8.7.15

Marco geodésico

The Chemical Brothers, “Go”, in https://www.youtube.com/watch?v=LO2RPDZkY88
Ah, tanta tinta inútil. Tanto suor maldito. Tanta efervescência quando a suavidade das mãos podia limpar o suor em catadupa. Tantos espíritos amordaçados pela batuta da exasperação. A tinta vertida em papel, émulo da efervescência da alma, podia ser convertida em forma de poesia. De poesia lhana, artífice das inteiras noites sem intrusão de pesadelos não convidados.
Afinal, tudo se resume a um marco geodésico. O equilíbrio magistral onde tudo é centrípeto, a começar pela alma que o alcança. Desprezam-se as coisas imundas que corrompem o pensamento, que o sitiam num sobressalto iminente. Mercadores de indulgências ficam com a incumbência de as distribuir pelas almas afogueadas, pelas almas sedentas de atritos constantes. Mal o corpo soergue o marco geodésico, apenas contam as paletas de cores garridas que enfeitam o rosto com um sorriso discreto, as estrofes quiméricas que se repetem e repetem para gáudio da prodigiosa centralidade do ser.
Às vezes, o marco geodésico está obnubilado por uma teimosa névoa. Como se as nuvens descessem do céu e açambarcassem as montanhas, locupletando-as do saber visível.
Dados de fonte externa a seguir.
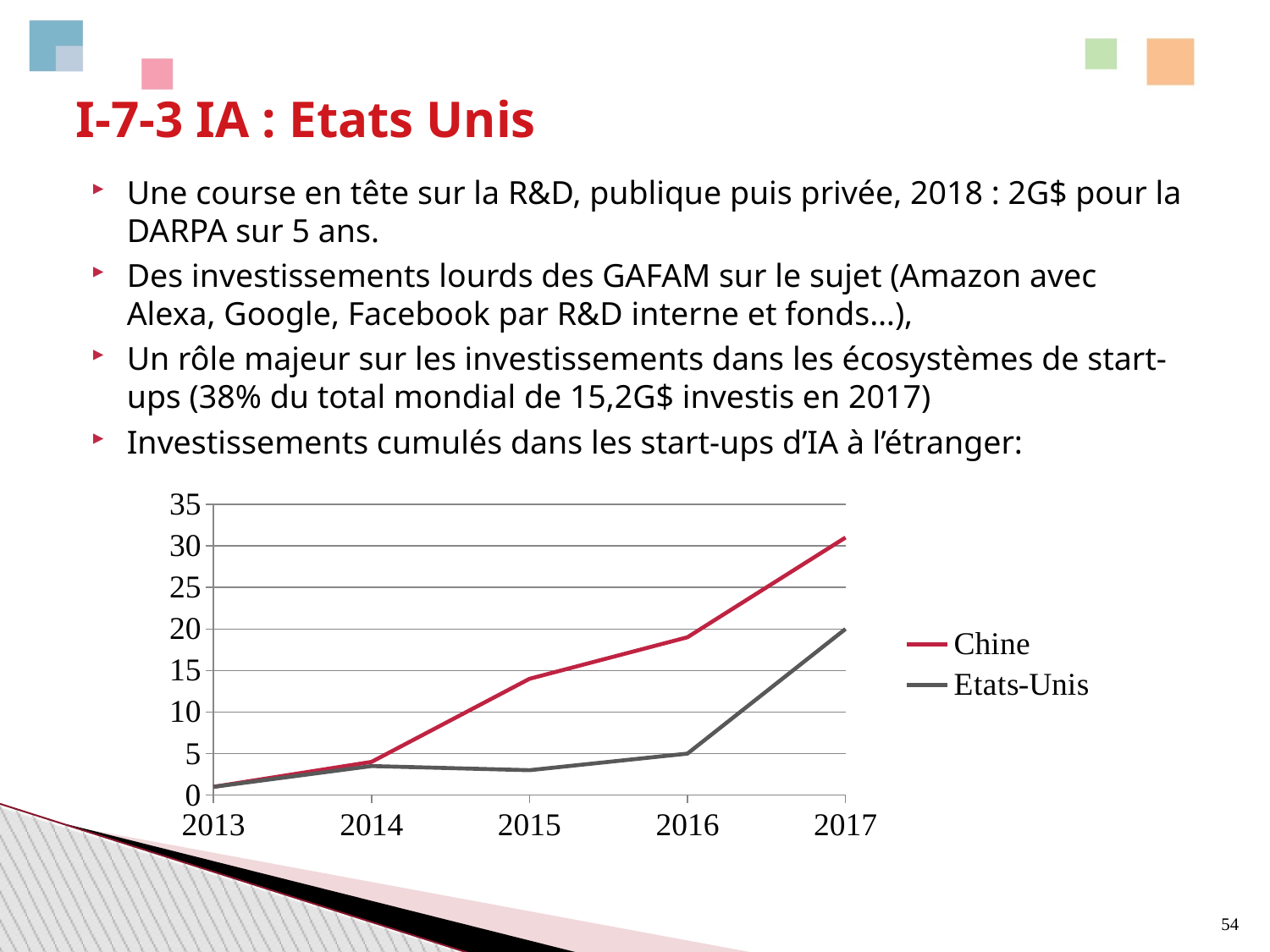
How many series does the legend list? 2 What kind of chart is shown on the slide? line chart What colour is the line for Chine? red In which year does the Chine line reach its highest value? 2017 Which series does the legend list first? Chine Is the value for Chine in 2017 greater or less than 25? greater Is the value for Etats-Unis in 2015 greater or less than 5? less How many years are shown on the x axis of the chart? 5 In 2017, which series has the larger value, Chine or Etats-Unis? Chine Does the Chine line rise or fall from 2013 to 2017? rise In which year is the Etats-Unis line at its lowest value? 2013 Is the value for Chine in 2015 greater or less than 10? greater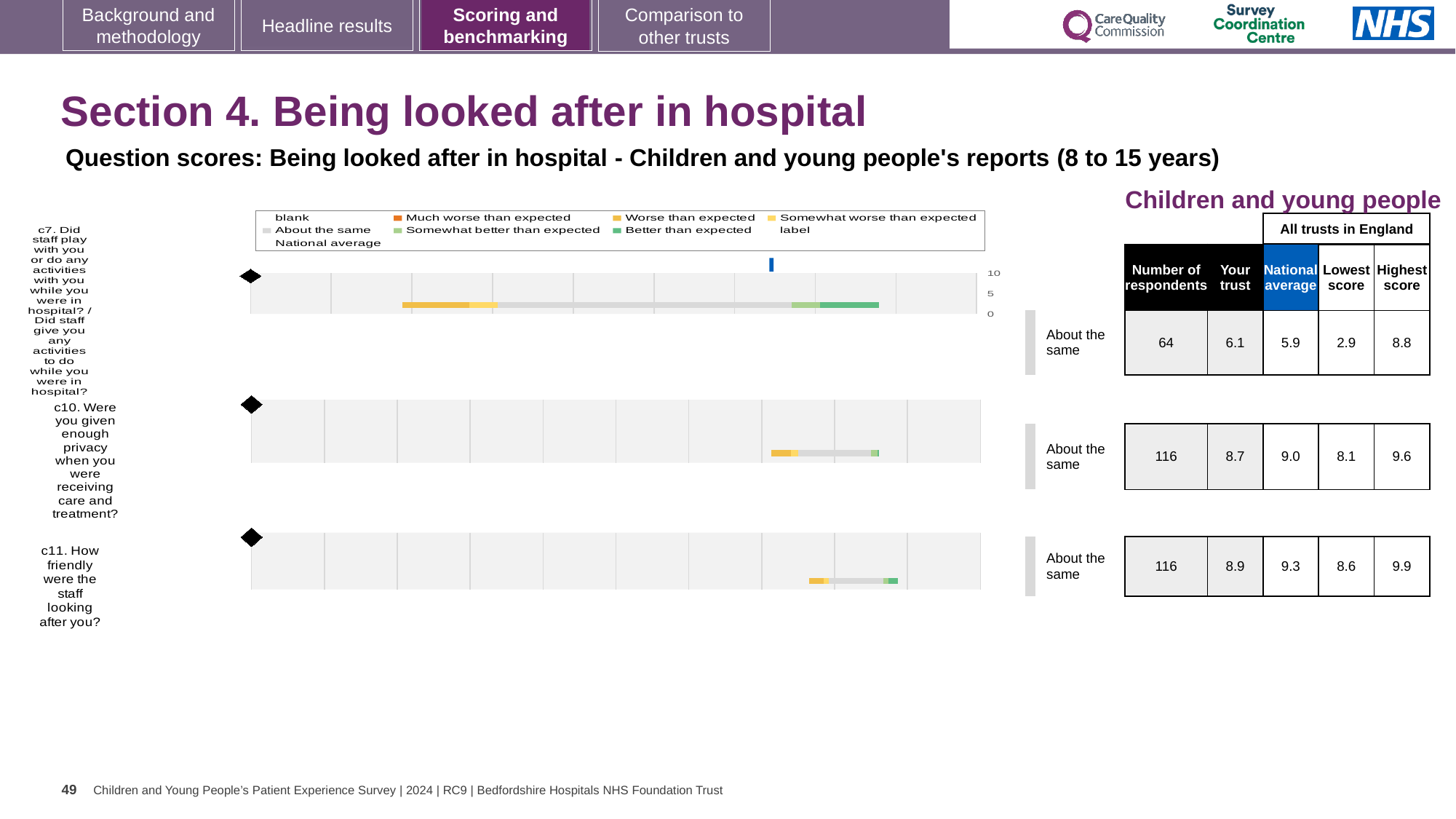
For the c7 chart, what is the lowest score among all trusts in England? 2.9 Which question has the lowest 'Your trust' score? c7. Did staff play with you or do any activities with you while you were in hospital? What benchmark category is shown for the c10 chart? About the same For the c7 chart (did staff play with you or do any activities), how many respondents are there? 64 For the c10 chart, how much higher is the national average than the 'Your trust' score? 0.3 For the c11 chart (how friendly were the staff), what is the national average score? 9.3 Which question has the highest 'Your trust' score? c11. How friendly were the staff looking after you? For the c7 chart, which is larger: the 'Your trust' score or the national average? Your trust What kind of chart is used to show the question scores on this slide? bar chart How many questions (charts) are shown on the slide? 3 For the c10 chart (privacy when receiving care and treatment), what is the 'Your trust' score? 8.7 For the c11 chart, what is the difference between the highest score and the lowest score among all trusts in England? 1.3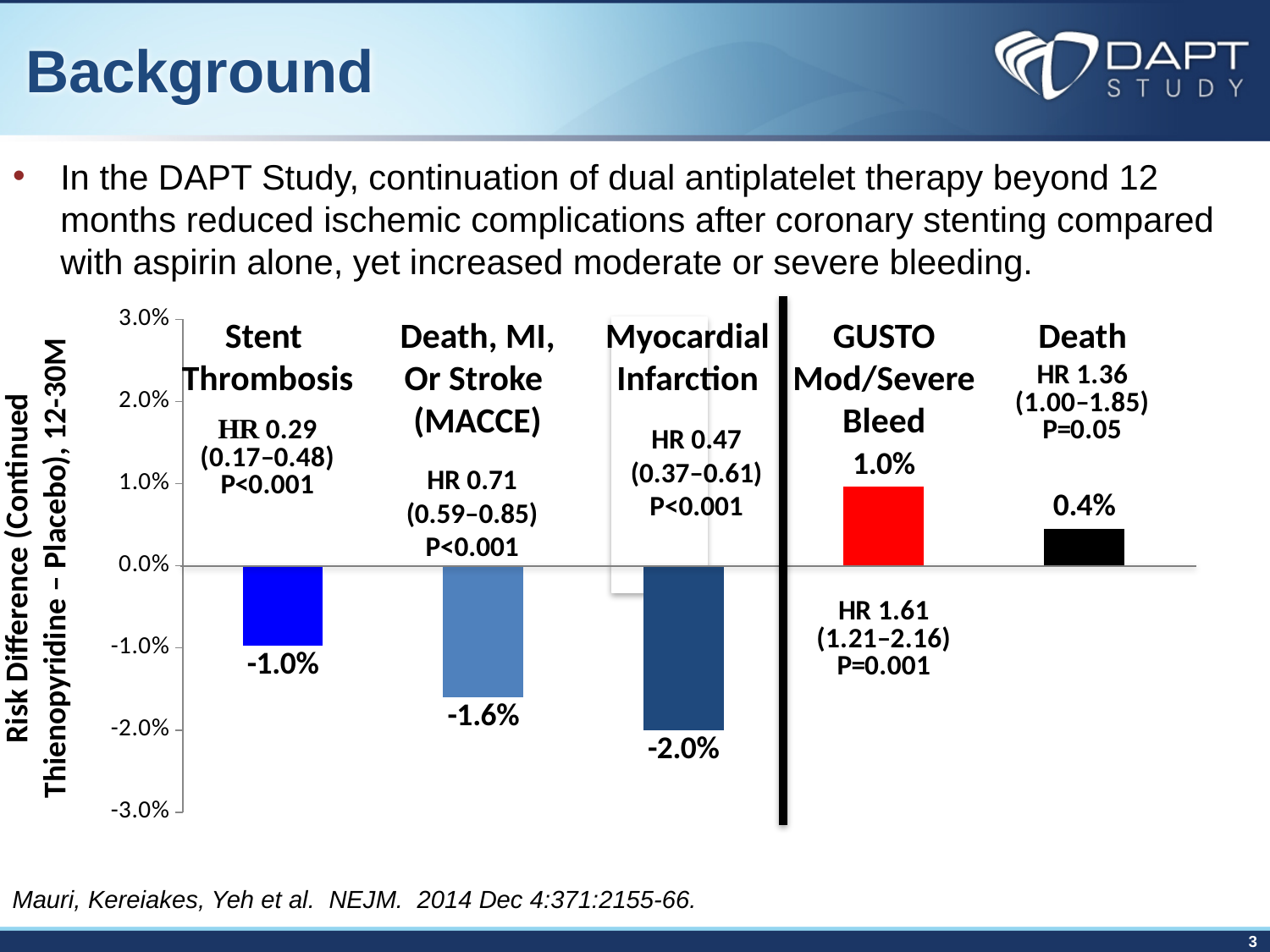
What is the risk difference for Myocardial Infarction? -2.0% What is the risk difference for Stent Thrombosis? -1.0% How many categories are plotted in the chart? 5 What is the y-axis label of the chart? Risk Difference (Continued Thienopyridine – Placebo), 12-30M What kind of chart is shown on the slide? Bar chart Which category has the lowest (most negative) risk difference? Myocardial Infarction Which is larger, the risk difference for GUSTO Mod/Severe Bleed or for Death? GUSTO Mod/Severe Bleed What is the risk difference for Death? 0.4% Which category has the highest risk difference? GUSTO Mod/Severe Bleed What is the risk difference for GUSTO Mod/Severe Bleed? 1.0% What is the difference between the risk difference for Death, MI, Or Stroke (MACCE) and for Stent Thrombosis? 0.6% What is the hazard ratio shown for Death, MI, Or Stroke (MACCE)? HR 0.71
Mas o marco geodésico está no seu sítio. Não pode a alma atemorizar-se com o tempo medonho que faça. O segredo começa por recusar a capitulação. Qualquer dia, qualquer que seja o tempo que faça, mesmo que venham tinhosas tempestades a caminho: o marco geodésico não se move. Pode estar escondido pelas densas, plúmbeas nuvens; em toda a sua generosidade, o marco geodésico está no mesmo sítio, só à espera que nele alguém vá buscar os sedimentos da redenção.
A paisagem que se avista desde o marco geodésico é voraz. Não interessa o tempo que faz, não interessa se o dia veio retalhado com as cores douradas, ou se os pés se meteram ao caminho no meio da mais intensa escuridão da noite. No marco geodésico, o corpo torna-se imperador. A grandeza bebe-se no promontório encimado pelo marco geodésico. E tudo é harmonia, cores vivazes, palavras encantadoras, gestos aveludados, gente admirável, um vinho inadjetivável que distribui prazeres.